**WORK INSTRUCTIONS**
For the records shown below, return an exact copy that excludes the pictures.

--- STORED DATA Enclosed Below ---

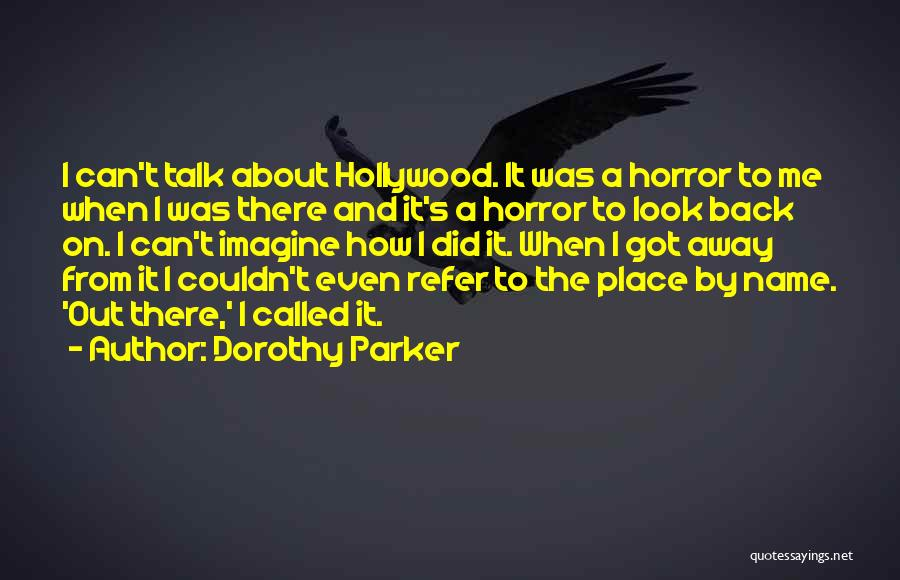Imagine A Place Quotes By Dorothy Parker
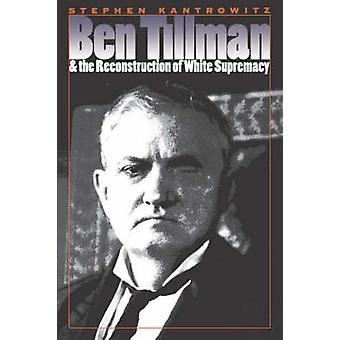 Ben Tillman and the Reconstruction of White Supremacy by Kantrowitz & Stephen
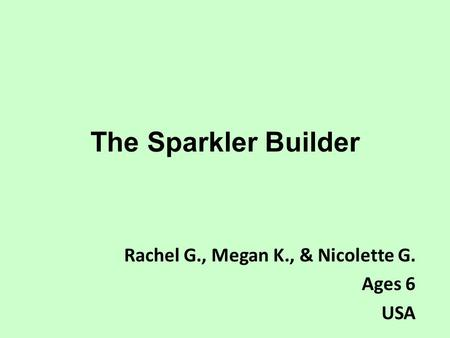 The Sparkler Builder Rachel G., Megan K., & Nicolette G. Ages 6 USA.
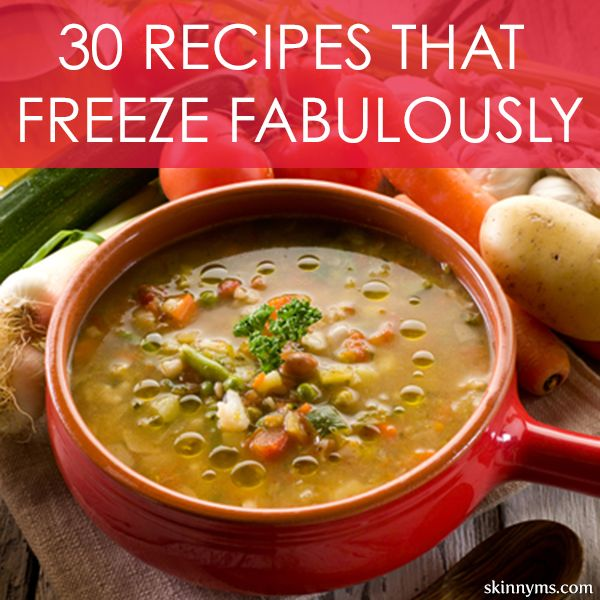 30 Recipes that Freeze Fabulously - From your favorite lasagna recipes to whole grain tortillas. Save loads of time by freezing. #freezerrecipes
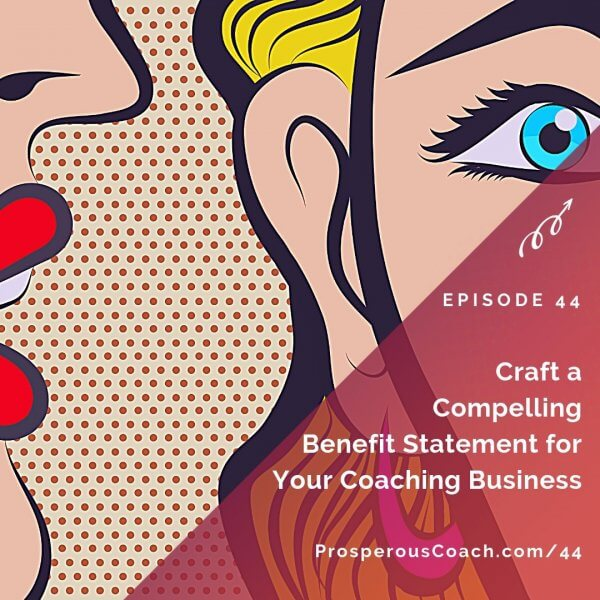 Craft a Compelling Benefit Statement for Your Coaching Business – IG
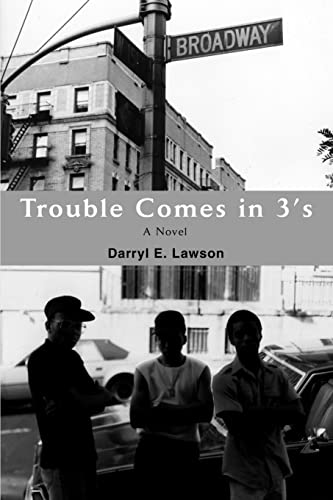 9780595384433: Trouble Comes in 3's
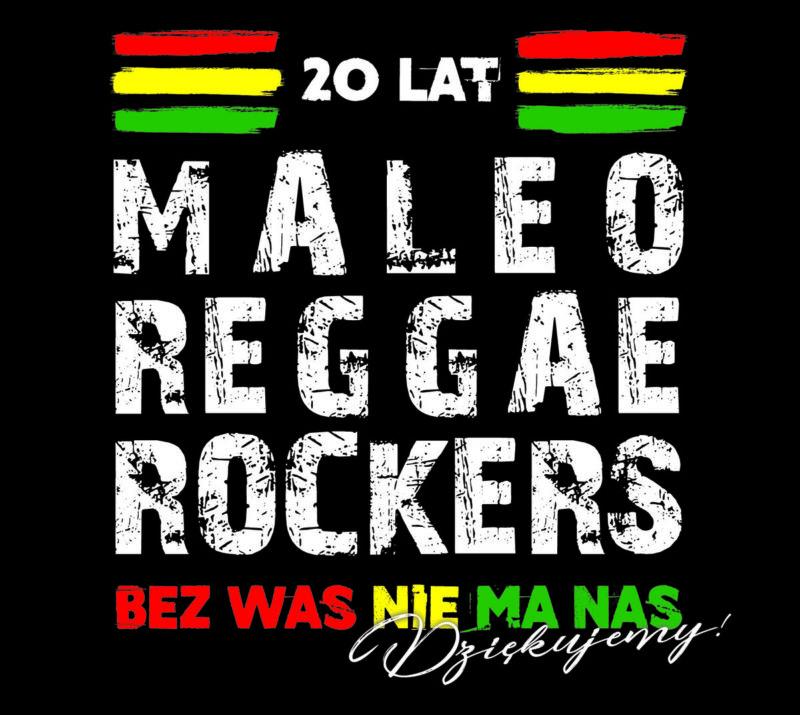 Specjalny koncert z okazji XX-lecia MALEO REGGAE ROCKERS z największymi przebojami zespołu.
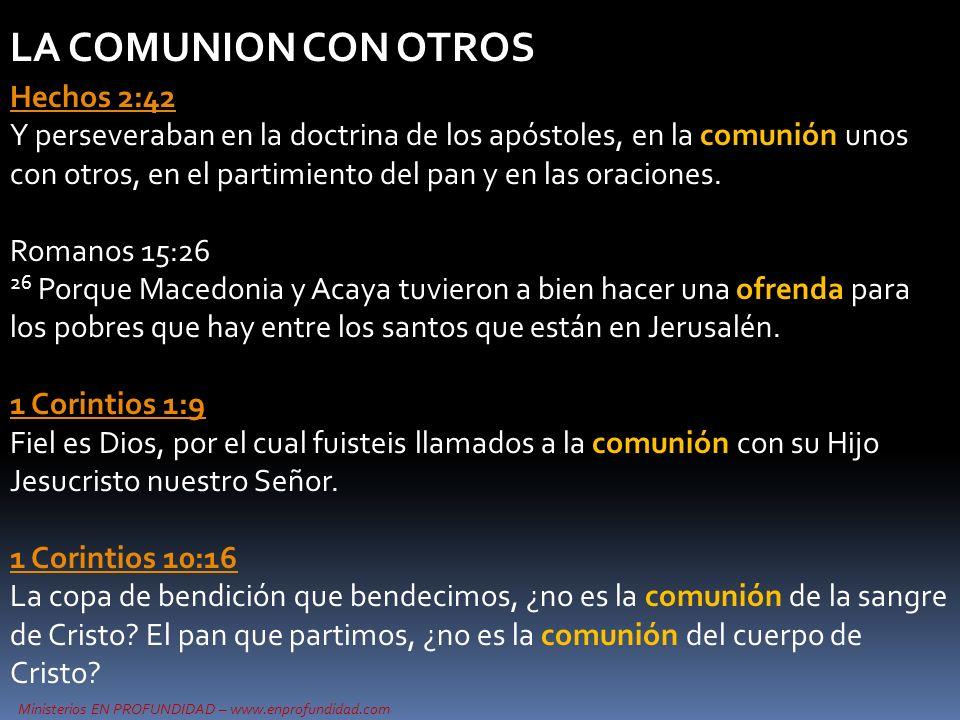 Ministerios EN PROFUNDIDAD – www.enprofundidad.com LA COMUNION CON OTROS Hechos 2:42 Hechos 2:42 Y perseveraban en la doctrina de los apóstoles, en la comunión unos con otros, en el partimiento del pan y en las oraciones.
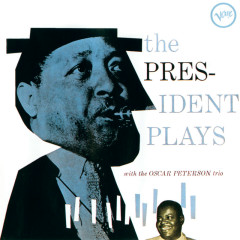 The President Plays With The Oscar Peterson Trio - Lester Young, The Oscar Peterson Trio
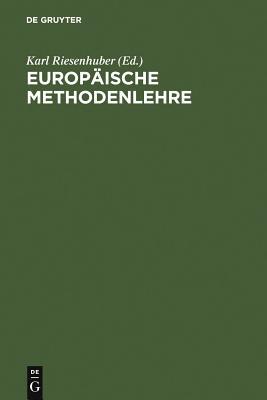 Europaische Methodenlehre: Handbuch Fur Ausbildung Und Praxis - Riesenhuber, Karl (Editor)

--- End of Enclosed STORED DATA ---

**FINISHED EXERCISE**
Imagine A Place Quotes By Dorothy Parker
 Ben Tillman and the Reconstruction of White Supremacy by Kantrowitz & Stephen
 The Sparkler Builder Rachel G., Megan K., & Nicolette G. Ages 6 USA.
 30 Recipes that Freeze Fabulously - From your favorite lasagna recipes to whole grain tortillas. Save loads of time by freezing. #freezerrecipes
 Craft a Compelling Benefit Statement for Your Coaching Business – IG
 9780595384433: Trouble Comes in 3's
 Specjalny koncert z okazji XX-lecia MALEO REGGAE ROCKERS z największymi przebojami zespołu.
 Ministerios EN PROFUNDIDAD – www.enprofundidad.com LA COMUNION CON OTROS Hechos 2:42 Hechos 2:42 Y perseveraban en la doctrina de los apóstoles, en la comunión unos con otros, en el partimiento del pan y en las oraciones.
 The President Plays With The Oscar Peterson Trio - Lester Young, The Oscar Peterson Trio
 Europaische Methodenlehre: Handbuch Fur Ausbildung Und Praxis - Riesenhuber, Karl (Editor)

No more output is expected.